Separating Solutions and the Salty Sea

A caravan of camels carrying salt

This caravan of camels is carrying salt across the Sahara Desert to be traded in another part of Africa.

Why is the sea salty? Where does all that salt come from? How does it get there? Much of the salt comes from the land. When it rains, rainwater dissolves soluble substances, including common salt (sodium chloride), from soil and rocks. Some of these substances eventually find their way into creeks and rivers, and from there, they are carried to the sea.
Why is the sea saltier than rivers? Once in the sea, soluble substances are concentrated. Heat from the sun evaporates the water from the sea but leaves the salts behind. Over millions of years, seas become saltier and saltier. For the same reason, lakes that have no outlet to the sea quickly become salty. Lakes can even be saltier than seas are.

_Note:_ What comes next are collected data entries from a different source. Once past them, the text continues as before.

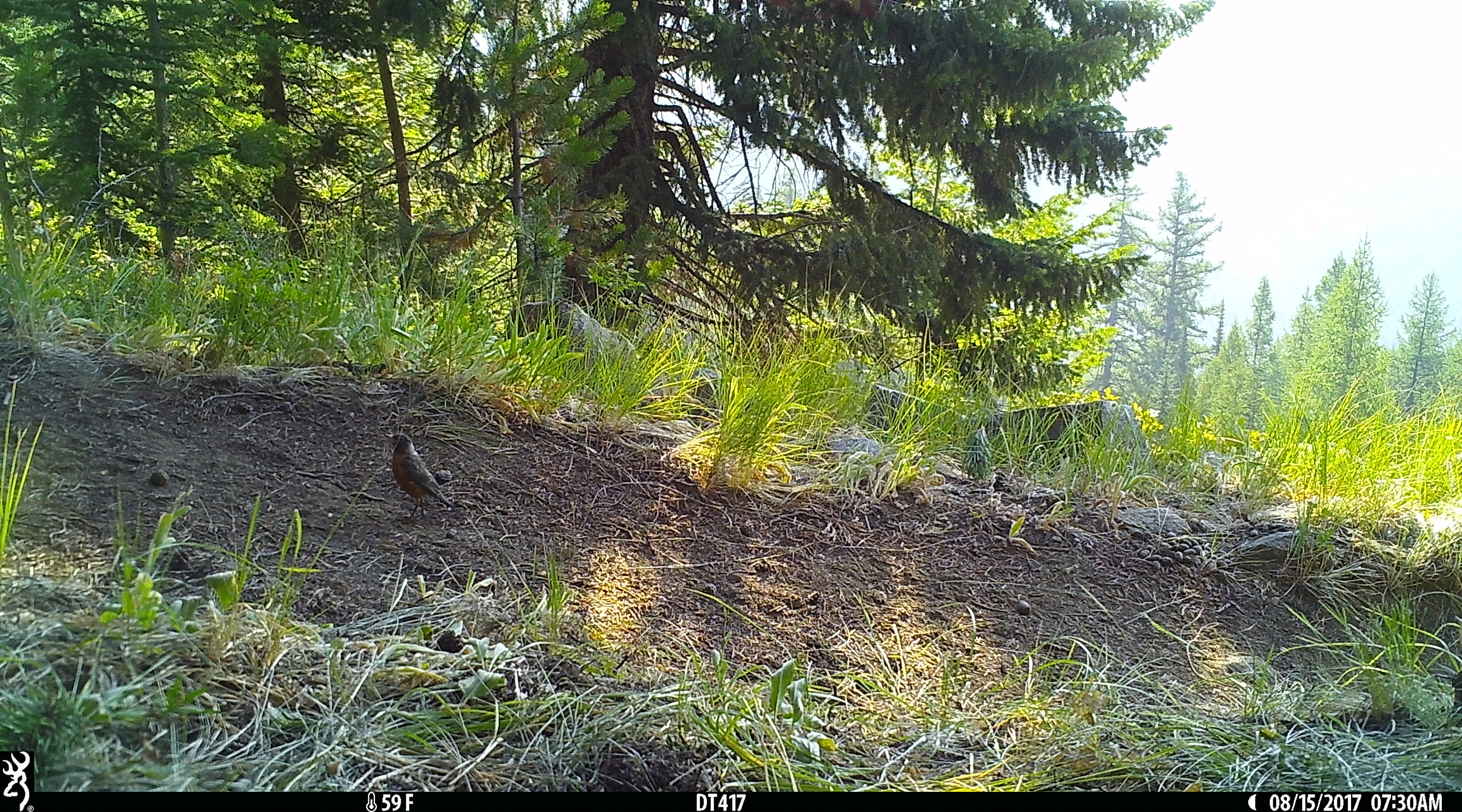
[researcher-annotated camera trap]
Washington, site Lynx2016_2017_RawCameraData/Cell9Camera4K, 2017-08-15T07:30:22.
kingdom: Animalia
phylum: Chordata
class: Aves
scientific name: Aves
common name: birds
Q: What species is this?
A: Aves (birds).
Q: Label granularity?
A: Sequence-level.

Salt is a valuable commodity that has been traded for thousands of years. It is used in food, providing flavor and acting as a food preservative . It is also used to make a wide variety of chemicals. These chemicals are used in many industrial processes, including making glass, soap, and chlorine.

Men with wheelbarrows full of salt.

Salt making by evaporation, Salt Lake, Utah (early 20th century).

Today, most salt comes from mines, although a lot is also extracted from the sea or salty lake water. Salt has been extracted from salty bodies of water throughout history. One common method of extraction is to let the heat from the sun completely evaporate seawater that is trapped in pools or small lagoons.

In some desert areas, water is very scarce. But many of these deserts are near seas (or salt lakes), and salt can be removed from seawater to get fresh water. This process is called desalination. Seawater that is desalinated is fresh enough to drink and to grow crops. In some desalination plants, the saltwater is heated. The water evaporates away from the salt, as steam. The steam then condenses to form fresh water. This process requires a lot of energy, so it is very expensive. Other desalination plants remove salt from water by a process called reverse osmosis.

The Yuma desalination plant as seen from above

The Yuma desalination plant in Arizona is the world's largest desalination plant, capable of producing 72 million gallons of desalted water per day.

Questions

1. Use library or Internet resources to find information on the locations of the Salton and Aral Seas. Answer the following questions: What do the Salton and Aral Seas have in common? What environmental problems do they have?

2. It is widely believed that the term "salary" was derived from the Latin word for salt. Based on what you read in this article, why might this be true?